SOURCE DATA Start Marker
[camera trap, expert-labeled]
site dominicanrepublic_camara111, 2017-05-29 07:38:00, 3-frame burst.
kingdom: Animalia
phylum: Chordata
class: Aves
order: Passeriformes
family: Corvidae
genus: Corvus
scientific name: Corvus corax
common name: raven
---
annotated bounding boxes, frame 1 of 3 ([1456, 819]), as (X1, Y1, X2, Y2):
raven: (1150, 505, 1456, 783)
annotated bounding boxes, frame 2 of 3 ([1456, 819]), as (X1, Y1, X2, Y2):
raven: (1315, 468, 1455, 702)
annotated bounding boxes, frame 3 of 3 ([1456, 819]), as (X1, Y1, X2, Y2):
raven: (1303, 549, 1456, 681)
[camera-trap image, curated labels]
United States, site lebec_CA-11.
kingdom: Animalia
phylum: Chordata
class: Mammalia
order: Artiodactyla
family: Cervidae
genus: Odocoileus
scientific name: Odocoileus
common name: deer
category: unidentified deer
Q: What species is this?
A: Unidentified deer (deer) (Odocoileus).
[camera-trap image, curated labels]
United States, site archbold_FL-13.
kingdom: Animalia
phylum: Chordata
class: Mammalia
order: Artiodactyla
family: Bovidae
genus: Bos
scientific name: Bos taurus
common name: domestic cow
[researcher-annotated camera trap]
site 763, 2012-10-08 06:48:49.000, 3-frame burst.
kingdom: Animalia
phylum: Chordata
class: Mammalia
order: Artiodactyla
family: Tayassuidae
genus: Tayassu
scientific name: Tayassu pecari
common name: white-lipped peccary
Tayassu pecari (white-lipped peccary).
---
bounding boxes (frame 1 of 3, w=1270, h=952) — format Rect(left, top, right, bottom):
SOURCE DATA End Marker
-- EXERCISE GOAL --
Write out the lines above from the one containing "common name: domestic cow" through the last, exactly as they are.

-- EXERCISE ANSWER --
common name: domestic cow
[researcher-annotated camera trap]
site 763, 2012-10-08 06:48:49.000, 3-frame burst.
kingdom: Animalia
phylum: Chordata
class: Mammalia
order: Artiodactyla
family: Tayassuidae
genus: Tayassu
scientific name: Tayassu pecari
common name: white-lipped peccary
Tayassu pecari (white-lipped peccary).
---
bounding boxes (frame 1 of 3, w=1270, h=952) — format Rect(left, top, right, bottom):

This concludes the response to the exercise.